§ **INSTRUCTIONS FOR THE TASK**
In the listing below, find the line that contains "SWAP: Stampin Up" and the line that contains "How to be Parisian". Quote both and every line between them, exactly, and nothing more.

§ **DATA SHOWN**
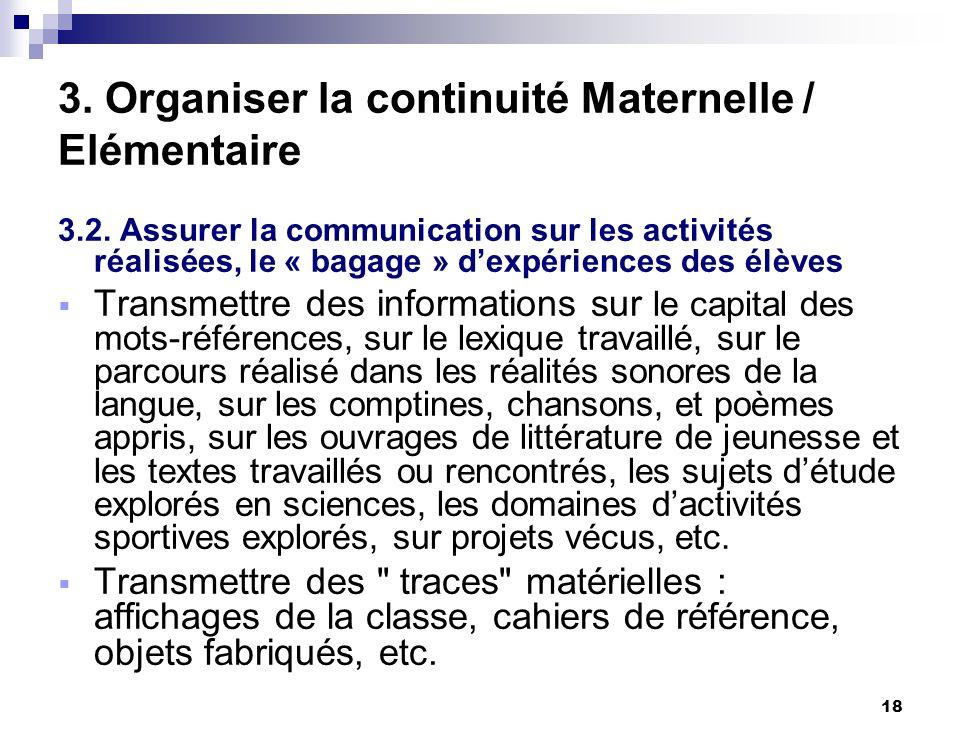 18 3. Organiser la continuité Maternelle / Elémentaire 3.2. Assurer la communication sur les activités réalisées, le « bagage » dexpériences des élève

==

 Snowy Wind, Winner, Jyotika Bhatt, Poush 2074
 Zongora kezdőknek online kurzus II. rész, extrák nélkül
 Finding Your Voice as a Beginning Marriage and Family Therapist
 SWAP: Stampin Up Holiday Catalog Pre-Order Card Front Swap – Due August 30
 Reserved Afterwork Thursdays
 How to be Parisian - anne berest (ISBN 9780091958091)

...

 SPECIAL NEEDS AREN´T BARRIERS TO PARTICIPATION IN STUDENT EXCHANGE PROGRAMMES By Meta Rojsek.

§ **RESPONSE TO THIS EXERCISE**
 SWAP: Stampin Up Holiday Catalog Pre-Order Card Front Swap – Due August 30
 Reserved Afterwork Thursdays
 How to be Parisian - anne berest (ISBN 9780091958091)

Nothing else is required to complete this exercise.